_Activity_
Pictures do not belong in the copy, so please give every entry below again exactly.

_Data provided_
'''

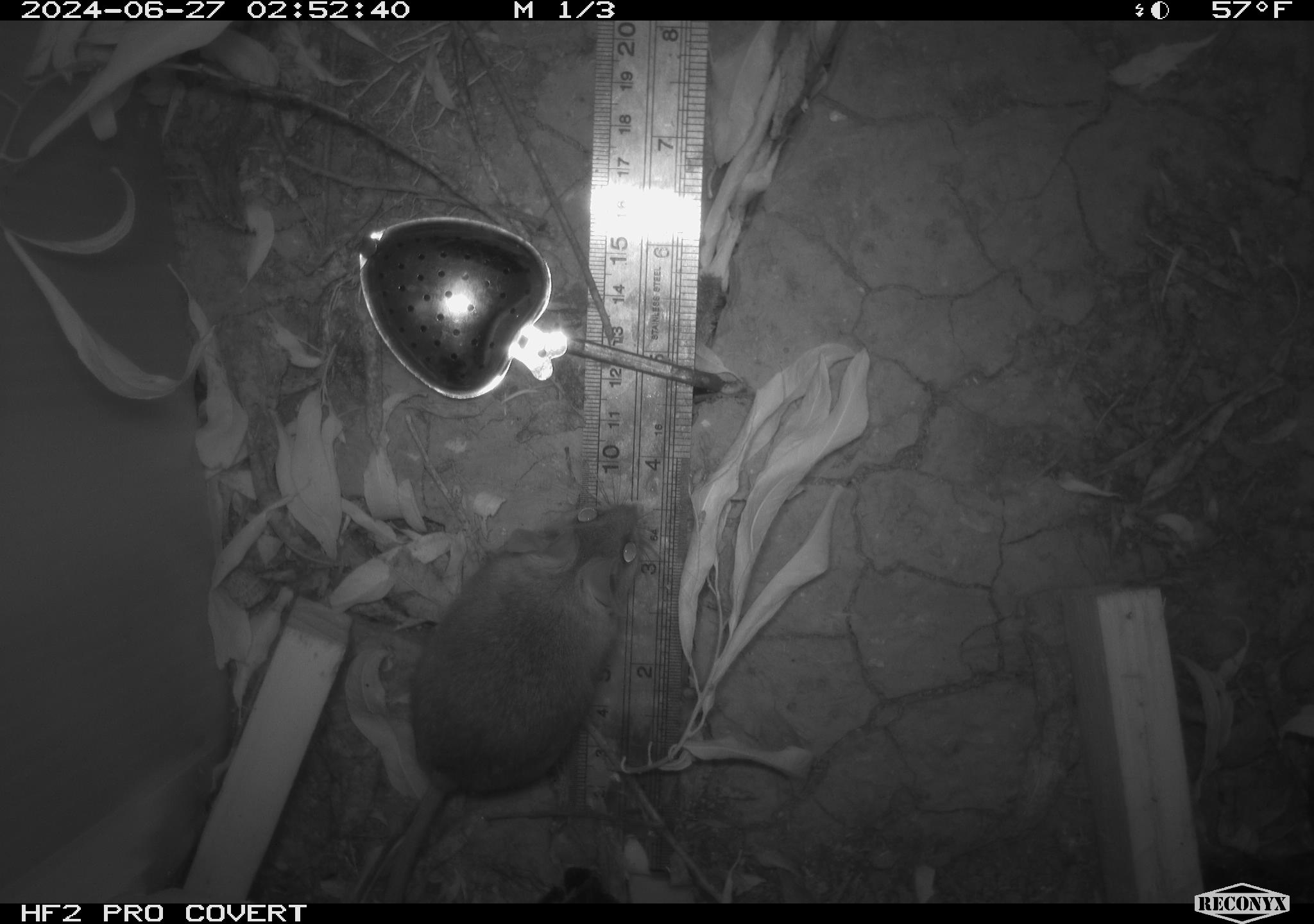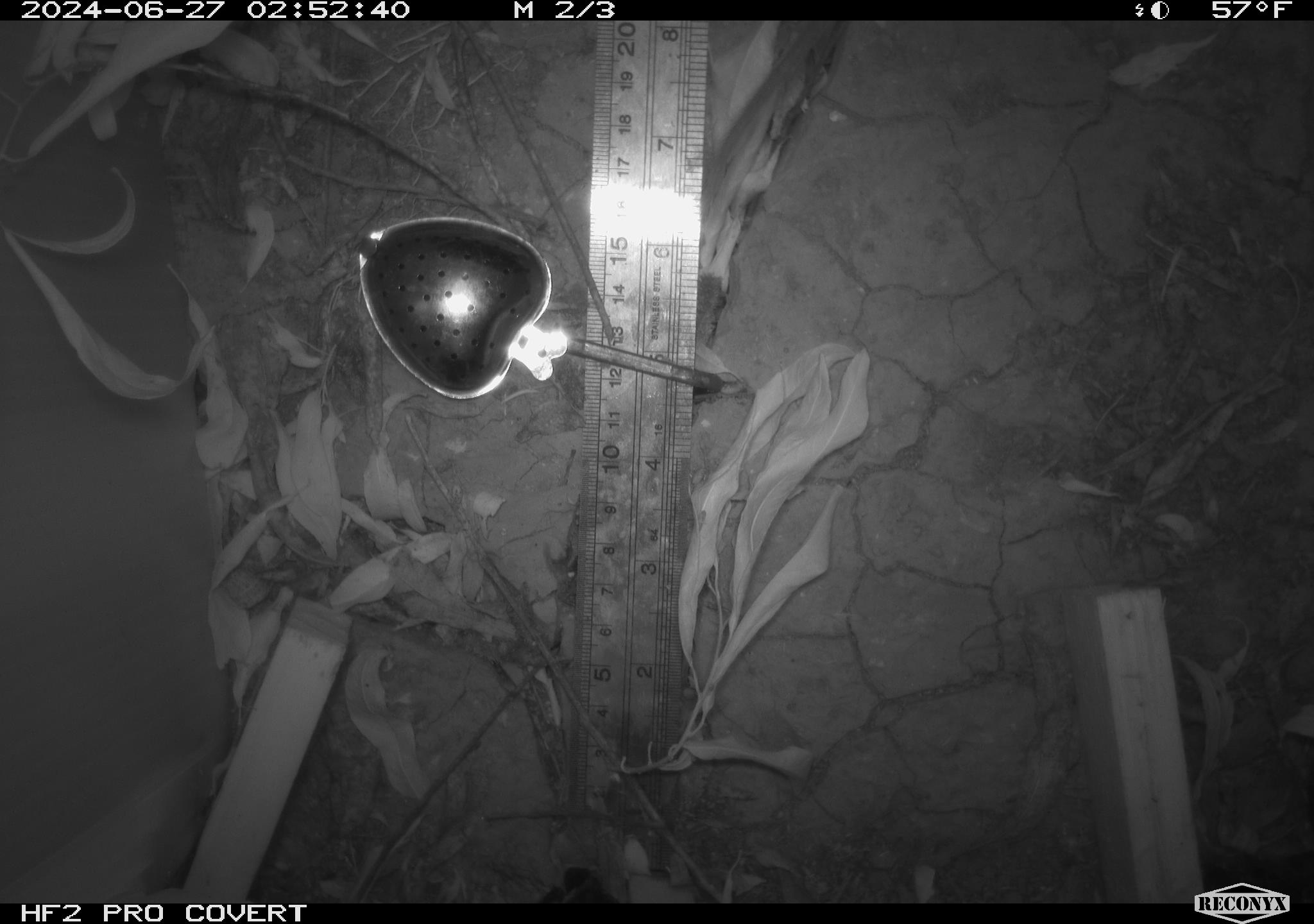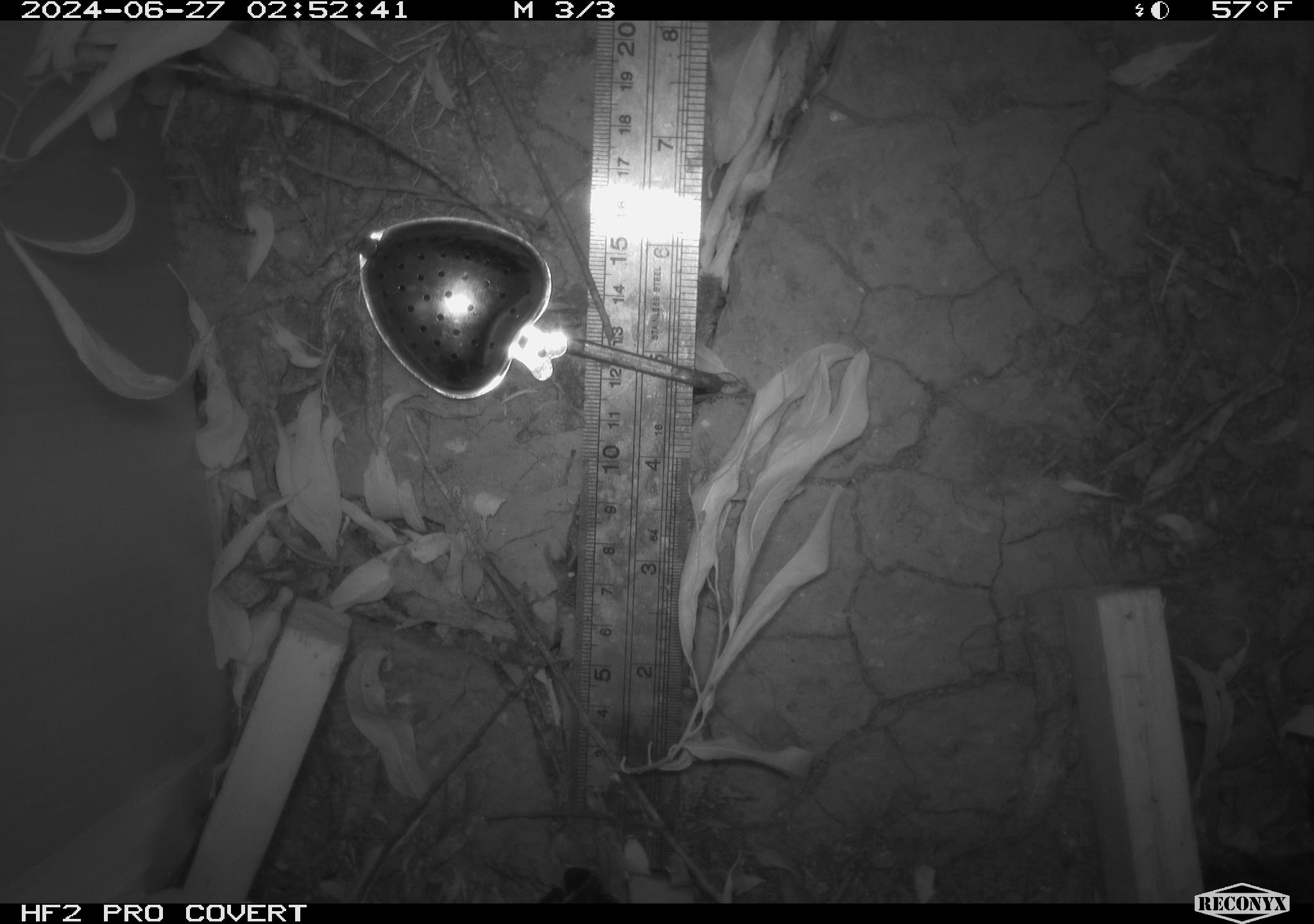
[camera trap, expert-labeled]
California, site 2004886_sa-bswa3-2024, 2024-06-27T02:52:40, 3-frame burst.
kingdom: Animalia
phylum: Chordata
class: Mammalia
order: Rodentia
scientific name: Rodentia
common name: mouse species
Mouse species (Rodentia).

'''

_Answer to this task_
[camera trap, expert-labeled]
California, site 2004886_sa-bswa3-2024, 2024-06-27T02:52:40, 3-frame burst.
kingdom: Animalia
phylum: Chordata
class: Mammalia
order: Rodentia
scientific name: Rodentia
common name: mouse species
Mouse species (Rodentia).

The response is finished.